The thalamus is one of the major regions expressing Ca_v3.1 T-type calcium channels (Talley et al., 1999) and holds a central role in information transmission and integration (Schiff et al., 2014). In vitro and in vivo studies using genetically modified mice have revealed that Ca_v3.1 T-type channels play a key role in the genesis of thalamocortical rhythms, such as 3 Hz spike-and-wave discharges, a signature of absence seizures (Kim et al., 2001; Song et al., 2004) and delta waves (Royer et al., 2012; Lee et al., 2013; McCormick and Pape, 1990). Previous investigations on thalamic control of consciousness revealed that nuclei within the dorsal medial thalamus (dMT) hold an important modulatory function in the interaction of attention and arousal (Schiff, 2008; Saalmann, 2014). Particularly, the centromedian (CM) thalamic nucleus, and not the ventrobasal nucleus (VB), showed rapid shifts in local field potential (LFP) preceding brain state transitions such as non-rapid eye movement (NREM) and propofol-induced anesthesia (Baker et al., 2014). The paraventricular thalamic nucleus (PVN) showed critical involvement in wake/sleep cycle regulation (He et al., 2015). The centrolateral (CL) thalamic nucleus has been implicated in the modulation of arousal, behavior arrest (Giber et al., 2015), and improvement of level of consciousness during seizures (Gummadavelli et al., 2015). Notably, the direct electrical stimulation of the intralaminar nuclei (ILN) and, in particular, CL, promoted hallmarks of arousal and awakening in primates under propofol and ketamine propofol anesthesia. The MD, a subnucleus of dMT, on the other hand, has only recently been implicated in disorders of consciousness (He et al., 2015) and ketamine/ethanol-induced loss of consciousness (Choi et al., 2015) through the alteration of thalamocortical functional connectivity. In anesthetized primates, the stimulation of ILN and MD increased arousal and wakefulness score (Bastos et al., 2021). However, several key questions remain to be answered: (1) Is there a specific role for MD Ca_v3.1 T-type calcium channels in the control of ethanol-induced loss of consciousness? (2) Does Ca_v3.1 T-type calcium channel-driven neuronal firing pattern have any role in the control of consciousness?

In this study, we identified that knockout (KO) and MD-specific silencing of Ca_v3.1 T-type calcium channels results in increased ethanol resistance in mice. Using single-unit recordings, we compared MD activity of wild-type (WT) and KO mice while the mice transitioned from conscious to unconscious state and found that the KO mice showed more sustained MD activity, whereas the WT mice showed clearly reduced MD activity. Furthermore, and consistently with their resistant phenotype, KO mice showed sustained MD firing, well within the wakefulness level, under ethanol consumption. Finally, we demonstrate that both the optogenetic and electrical stimulations in MD, mimicking the sustained firing pattern of KO mice, were sufficient to induce the increased ethanol resistance in WT mice. These results reveal a causal control of brain state by MD during ethanol-induced unconsciousness and with an underlying neural mechanism governed by Ca_v3.1 T-type calcium channels.
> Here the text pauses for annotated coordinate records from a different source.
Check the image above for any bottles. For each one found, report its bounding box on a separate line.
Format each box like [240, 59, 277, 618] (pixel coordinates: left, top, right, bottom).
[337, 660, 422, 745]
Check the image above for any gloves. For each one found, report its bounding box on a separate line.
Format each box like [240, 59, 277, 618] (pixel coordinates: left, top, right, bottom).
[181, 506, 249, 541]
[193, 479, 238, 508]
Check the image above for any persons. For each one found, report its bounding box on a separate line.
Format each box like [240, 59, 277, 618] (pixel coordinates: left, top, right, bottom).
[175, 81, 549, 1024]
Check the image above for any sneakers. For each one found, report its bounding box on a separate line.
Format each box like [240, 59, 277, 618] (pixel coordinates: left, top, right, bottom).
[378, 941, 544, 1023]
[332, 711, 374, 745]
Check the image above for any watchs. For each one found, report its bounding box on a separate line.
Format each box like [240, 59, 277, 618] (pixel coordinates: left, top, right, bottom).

To understand the role of T-type Ca²⁺ channels in modulating the consciousness level, we compared the ethanol resistance between WT and Ca_v3.1 KO (Cacna1g−/−) littermates. We used the forced walking task (FWT; Figure 1A), an analog to the LORR assay, which enables a continuous and high-temporal resolution assessment of the loss of movement (Hwang et al., 2010) (LOM). Moreover, the FWT objectively measures the latency to and duration of the first LOM, but also the total time spent in LOM using automatized analysis of video confirmed by electromyograms (EMGs) or accelerometer recordings (Figure 1B and Figure 1—figure supplement 1; see Methods). The continuously running treadmill (6 cm/s) ensures a normalized behavior within and between animals before injection (i.e. baseline forced walking) and allows for reduced intervention from experimenters for the monitoring of both electrophysiological (Figure 1—figure supplement 1, upper panel) and analyzed behavioral (Figure 1—figure supplement 1, lower panel).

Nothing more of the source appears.